Wellwood warns the premier not to disappoint UCP members and trigger “another Jason Kenney event” — a leadership ouster.
“She has to recognize that in order to be the premier, she needs to be the leader of the party, and it is her base that put her there,” Wellwood says. “You run a risk if you ignore your base.”
In 2022, it was bitter memories of Kenney’s pandemic rules that led him to get a fatally low 52 per cent approval in the leadership review — and Smith became UCP leader after him by echoing member outrage about COVID policies.

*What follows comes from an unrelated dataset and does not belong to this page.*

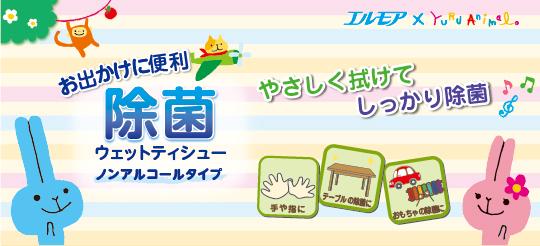 item_yuruanian_logo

There doesn’t appear to be such high unrest that she gets as poor a result as Kenney, and Calgary-Lougheed is one of many ridings publicly supporting Smith in her review.
Perhaps she’ll have more difficulty clearing the 77 per cent approval rating that past conservative premiers Alison Redford and Ed Stelmach got — enough support to stay on for a while, but a signal of the party infighting that pushed both to resign.
A newer measuring stick may be the 86 per cent of NDP members who crowned Naheed Nenshi their leader in June’s leadership contest.
Political risk, of course, doesn’t only lie in Smith not doing enough to please her own base.
Do too much to curry favour with conservative activists, and she risks losing the support of moderates, especially the ones in Nenshi’s own Calgary the UCP cannot afford to alienate.
But perhaps that’s a long-term fight she can concern herself with more after November. As Wellwood reasoned, Smith can’t do any of that if she’s not still leader of her own party.